Algebraic Machine Learning: Learning as computing an algebraic decomposition of a task
Fernando Martin-Maroto, Nabil Abderrahaman, David Mendez, Gonzalo G. de Polavieja
TL;DR
AML presents an algebraic foundation for learning by encoding tasks as axioms in a semilattice and deriving a freest model via Full Crossing; learning progresses by extracting discriminative atoms and forming generalizing subsets with Sparse Crossing guided by trace invariants. The approach demonstrates data-driven learning without architecture search, matching MNIST-family benchmarks and enabling formal problem solving such as Hamiltonian cycles without search. The key contributions include atomized semilattices, the Full Crossing/freest model framework, trace-based duals, and a scalable Sparse Crossing algorithm that yields compact, interpretable rule-atoms with potential for hybrid algebraic-statistical systems. Overall, AML offers a transparent, additive, and potentially explainable pathway to learning that scales through algebraic decomposition rather than gradient-based optimization.
Abstract
Statistics and Optimization are foundational to modern Machine Learning. Here, we propose an alternative foundation based on Abstract Algebra, with mathematics that facilitates the analysis of learning.

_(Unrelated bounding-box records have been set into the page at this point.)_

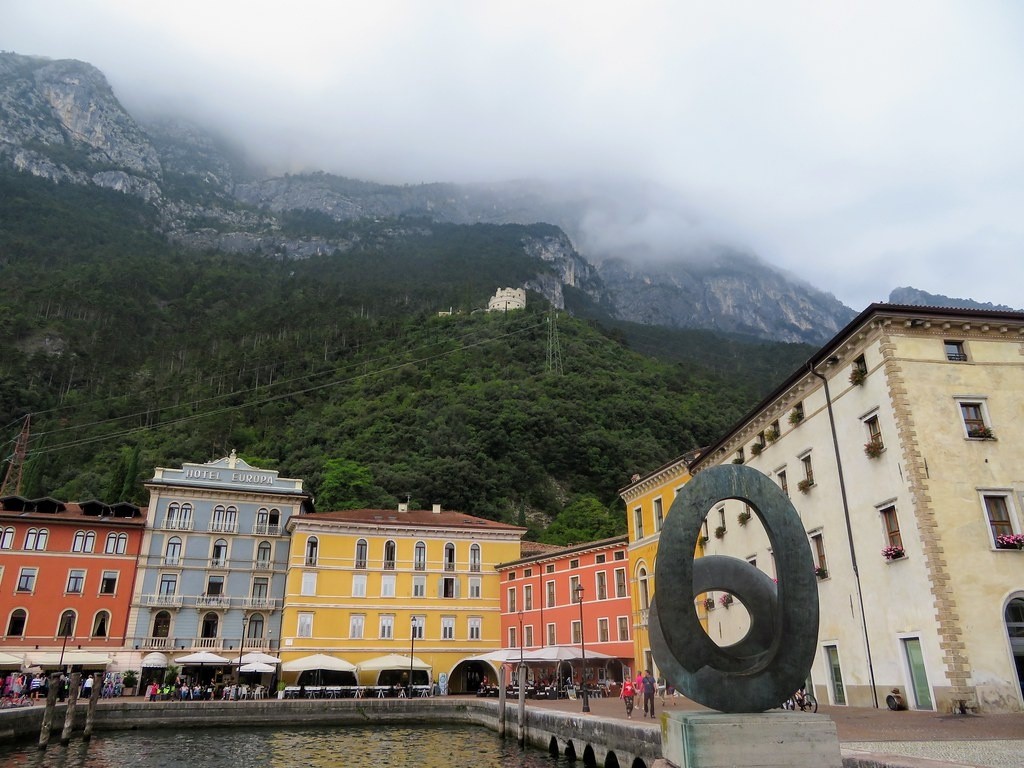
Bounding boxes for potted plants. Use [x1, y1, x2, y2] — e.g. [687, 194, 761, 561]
[863, 442, 883, 459]
[787, 409, 804, 427]
[698, 536, 709, 548]
[750, 442, 765, 455]
[715, 527, 726, 538]
[277, 679, 288, 699]
[764, 428, 780, 443]
[798, 479, 813, 495]
[121, 670, 139, 695]
[849, 368, 866, 387]
[737, 512, 750, 527]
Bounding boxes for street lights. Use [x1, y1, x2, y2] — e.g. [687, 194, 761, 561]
[408, 615, 418, 699]
[516, 608, 524, 664]
[574, 584, 591, 712]
[234, 615, 249, 701]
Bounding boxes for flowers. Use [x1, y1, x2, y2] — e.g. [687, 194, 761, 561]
[881, 545, 905, 560]
[703, 598, 713, 611]
[815, 565, 827, 578]
[772, 578, 778, 583]
[971, 425, 992, 437]
[997, 534, 1024, 550]
[717, 594, 732, 609]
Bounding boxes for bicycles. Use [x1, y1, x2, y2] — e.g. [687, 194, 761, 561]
[0, 682, 34, 710]
[781, 689, 818, 713]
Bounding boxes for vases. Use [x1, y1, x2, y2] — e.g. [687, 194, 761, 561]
[999, 543, 1017, 549]
[728, 600, 733, 603]
[968, 431, 991, 438]
[710, 604, 714, 608]
[821, 571, 828, 579]
[891, 552, 904, 559]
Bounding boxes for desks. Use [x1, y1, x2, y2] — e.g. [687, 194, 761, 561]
[477, 684, 602, 700]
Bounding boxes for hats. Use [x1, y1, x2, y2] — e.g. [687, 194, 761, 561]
[88, 675, 93, 678]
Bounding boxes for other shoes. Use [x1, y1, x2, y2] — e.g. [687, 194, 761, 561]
[634, 705, 639, 710]
[36, 699, 40, 701]
[651, 715, 655, 718]
[644, 712, 647, 717]
[628, 716, 631, 719]
[642, 708, 644, 710]
[662, 700, 665, 706]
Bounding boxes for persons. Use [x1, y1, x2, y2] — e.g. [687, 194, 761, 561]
[0, 672, 263, 701]
[477, 669, 679, 718]
[795, 690, 807, 711]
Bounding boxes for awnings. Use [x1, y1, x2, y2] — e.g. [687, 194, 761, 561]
[0, 653, 25, 665]
[24, 652, 112, 668]
[141, 652, 168, 668]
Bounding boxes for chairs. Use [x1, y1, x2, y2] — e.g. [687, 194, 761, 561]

In this approach, the goal of the task and the data are encoded as axioms of an algebra, and a model is obtained where only these axioms and their logical consequences hold. Although this is not a generalizing model, we show that selecting specific subsets of its breakdown into algebraic atoms obtained via subdirect decomposition gives a model that generalizes. We validate this new learning principle on standard datasets such as MNIST, FashionMNIST, CIFAR-10, and medical images, achieving performance comparable to optimized multilayer perceptrons. Beyond data-driven tasks, the new learning principle extends to formal problems, such as finding Hamiltonian cycles from their specifications and without relying on search. This algebraic foundation offers a fresh perspective on machine intelligence, featuring direct learning from training data without the need for validation dataset, scaling through model additivity, and asymptotic convergence to the underlying rule in the data.